Data taken from a collection
begin

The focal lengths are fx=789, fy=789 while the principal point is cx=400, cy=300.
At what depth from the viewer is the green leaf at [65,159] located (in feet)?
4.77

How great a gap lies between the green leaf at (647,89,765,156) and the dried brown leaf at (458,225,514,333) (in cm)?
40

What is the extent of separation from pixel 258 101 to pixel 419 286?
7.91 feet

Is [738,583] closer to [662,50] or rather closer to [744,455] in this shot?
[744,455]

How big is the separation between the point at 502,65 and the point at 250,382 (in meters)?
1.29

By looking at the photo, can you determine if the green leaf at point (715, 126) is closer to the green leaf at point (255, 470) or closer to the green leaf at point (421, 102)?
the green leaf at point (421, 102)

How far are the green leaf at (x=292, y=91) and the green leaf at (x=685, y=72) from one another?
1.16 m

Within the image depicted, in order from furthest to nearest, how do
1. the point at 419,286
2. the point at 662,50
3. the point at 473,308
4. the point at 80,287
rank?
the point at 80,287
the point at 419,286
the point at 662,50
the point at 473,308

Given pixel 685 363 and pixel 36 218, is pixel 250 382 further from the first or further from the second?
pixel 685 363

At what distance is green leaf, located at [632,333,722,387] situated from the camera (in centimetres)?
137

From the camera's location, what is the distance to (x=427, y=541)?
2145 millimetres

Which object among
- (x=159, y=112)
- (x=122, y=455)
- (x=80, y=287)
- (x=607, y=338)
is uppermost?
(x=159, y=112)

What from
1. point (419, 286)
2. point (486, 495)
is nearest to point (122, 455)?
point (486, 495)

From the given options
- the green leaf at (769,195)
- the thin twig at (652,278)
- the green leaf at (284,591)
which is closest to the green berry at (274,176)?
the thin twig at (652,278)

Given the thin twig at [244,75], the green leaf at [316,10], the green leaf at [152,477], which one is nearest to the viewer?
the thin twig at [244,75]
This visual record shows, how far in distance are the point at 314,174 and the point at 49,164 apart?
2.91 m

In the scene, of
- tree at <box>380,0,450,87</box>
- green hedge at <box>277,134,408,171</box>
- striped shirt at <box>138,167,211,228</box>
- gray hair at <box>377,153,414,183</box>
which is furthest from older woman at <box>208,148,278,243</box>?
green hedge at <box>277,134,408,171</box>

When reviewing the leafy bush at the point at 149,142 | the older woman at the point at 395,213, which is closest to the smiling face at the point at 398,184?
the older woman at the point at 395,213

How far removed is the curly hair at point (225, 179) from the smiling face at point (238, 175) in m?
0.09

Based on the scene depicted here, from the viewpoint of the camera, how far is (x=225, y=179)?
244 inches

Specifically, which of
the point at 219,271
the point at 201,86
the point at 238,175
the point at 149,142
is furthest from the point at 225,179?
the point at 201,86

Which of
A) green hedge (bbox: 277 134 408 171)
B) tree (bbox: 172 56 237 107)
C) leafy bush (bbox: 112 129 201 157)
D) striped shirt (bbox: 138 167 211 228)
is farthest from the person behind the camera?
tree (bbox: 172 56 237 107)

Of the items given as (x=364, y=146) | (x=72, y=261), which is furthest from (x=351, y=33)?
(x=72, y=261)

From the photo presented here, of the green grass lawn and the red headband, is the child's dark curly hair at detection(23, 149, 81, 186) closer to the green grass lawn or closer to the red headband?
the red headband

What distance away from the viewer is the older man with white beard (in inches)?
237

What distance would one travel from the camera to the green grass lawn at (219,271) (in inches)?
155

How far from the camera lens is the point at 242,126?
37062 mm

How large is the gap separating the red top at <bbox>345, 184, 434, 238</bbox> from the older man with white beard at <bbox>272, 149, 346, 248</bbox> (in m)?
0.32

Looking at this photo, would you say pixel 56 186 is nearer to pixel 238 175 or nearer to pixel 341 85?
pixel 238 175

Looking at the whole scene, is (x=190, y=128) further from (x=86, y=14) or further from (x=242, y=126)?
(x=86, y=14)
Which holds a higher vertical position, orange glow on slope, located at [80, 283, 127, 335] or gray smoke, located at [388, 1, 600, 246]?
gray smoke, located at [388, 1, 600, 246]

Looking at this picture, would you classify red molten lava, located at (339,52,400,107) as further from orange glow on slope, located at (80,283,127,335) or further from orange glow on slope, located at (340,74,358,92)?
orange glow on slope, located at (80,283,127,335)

end

WHAT THIS TASK INVOLVES
Write out every line of the data above without changing a single character.

TASK RESPONSE
The focal lengths are fx=789, fy=789 while the principal point is cx=400, cy=300.
At what depth from the viewer is the green leaf at [65,159] located (in feet)?
4.77

How great a gap lies between the green leaf at (647,89,765,156) and the dried brown leaf at (458,225,514,333) (in cm)?
40

What is the extent of separation from pixel 258 101 to pixel 419 286?
7.91 feet

Is [738,583] closer to [662,50] or rather closer to [744,455] in this shot?
[744,455]

How big is the separation between the point at 502,65 and the point at 250,382 (in meters)?
1.29

By looking at the photo, can you determine if the green leaf at point (715, 126) is closer to the green leaf at point (255, 470) or closer to the green leaf at point (421, 102)?
the green leaf at point (421, 102)

How far are the green leaf at (x=292, y=91) and the green leaf at (x=685, y=72) from one another?
1.16 m

Within the image depicted, in order from furthest to nearest, how do
1. the point at 419,286
2. the point at 662,50
3. the point at 473,308
4. the point at 80,287
rank?
the point at 80,287
the point at 419,286
the point at 662,50
the point at 473,308

Given pixel 685 363 and pixel 36 218, is pixel 250 382 further from the first or further from the second?
pixel 685 363

At what distance is green leaf, located at [632,333,722,387] situated from the camera (in centimetres)?
137

From the camera's location, what is the distance to (x=427, y=541)?
2145 millimetres

Which object among
- (x=159, y=112)
- (x=122, y=455)
- (x=80, y=287)
- (x=607, y=338)
is uppermost?
(x=159, y=112)

What from
1. point (419, 286)
2. point (486, 495)
is nearest to point (122, 455)?
point (486, 495)

From the given options
- the green leaf at (769,195)
- the thin twig at (652,278)
- the green leaf at (284,591)
which is closest to the green berry at (274,176)?
the thin twig at (652,278)

Given the thin twig at [244,75], the green leaf at [316,10], the green leaf at [152,477], which one is nearest to the viewer?
the thin twig at [244,75]
This visual record shows, how far in distance are the point at 314,174 and the point at 49,164 apart?
2.91 m

In the scene, of
- tree at <box>380,0,450,87</box>
- green hedge at <box>277,134,408,171</box>
- striped shirt at <box>138,167,211,228</box>
- gray hair at <box>377,153,414,183</box>
which is furthest from older woman at <box>208,148,278,243</box>?
green hedge at <box>277,134,408,171</box>

When reviewing the leafy bush at the point at 149,142 | the older woman at the point at 395,213, which is closest to the smiling face at the point at 398,184?
the older woman at the point at 395,213

How far removed is the curly hair at point (225, 179) from the smiling face at point (238, 175) in m?
0.09

Based on the scene depicted here, from the viewpoint of the camera, how far is (x=225, y=179)?
244 inches

Specifically, which of
the point at 219,271
the point at 201,86
the point at 238,175
the point at 149,142
is furthest from the point at 225,179?
the point at 201,86

Which of
A) green hedge (bbox: 277 134 408 171)
B) tree (bbox: 172 56 237 107)
C) leafy bush (bbox: 112 129 201 157)
D) striped shirt (bbox: 138 167 211 228)
is farthest from the person behind the camera?
tree (bbox: 172 56 237 107)

Of the items given as (x=364, y=146) | (x=72, y=261), which is furthest from (x=351, y=33)?
(x=72, y=261)

From the photo presented here, of the green grass lawn and the red headband, is the child's dark curly hair at detection(23, 149, 81, 186) closer to the green grass lawn or closer to the red headband?
the red headband

What distance away from the viewer is the older man with white beard (in inches)?
237

What distance would one travel from the camera to the green grass lawn at (219,271) (in inches)?
155

How far from the camera lens is the point at 242,126?
37062 mm

How large is the gap separating the red top at <bbox>345, 184, 434, 238</bbox> from the older man with white beard at <bbox>272, 149, 346, 248</bbox> (in m)?
0.32

Looking at this photo, would you say pixel 56 186 is nearer to pixel 238 175 or nearer to pixel 341 85?
pixel 238 175

Looking at the whole scene, is (x=190, y=128) further from (x=86, y=14) or further from (x=242, y=126)?
(x=86, y=14)
Which holds a higher vertical position, orange glow on slope, located at [80, 283, 127, 335] or gray smoke, located at [388, 1, 600, 246]?
gray smoke, located at [388, 1, 600, 246]

Looking at this picture, would you classify red molten lava, located at (339,52,400,107) as further from orange glow on slope, located at (80,283,127,335) or further from orange glow on slope, located at (340,74,358,92)?
orange glow on slope, located at (80,283,127,335)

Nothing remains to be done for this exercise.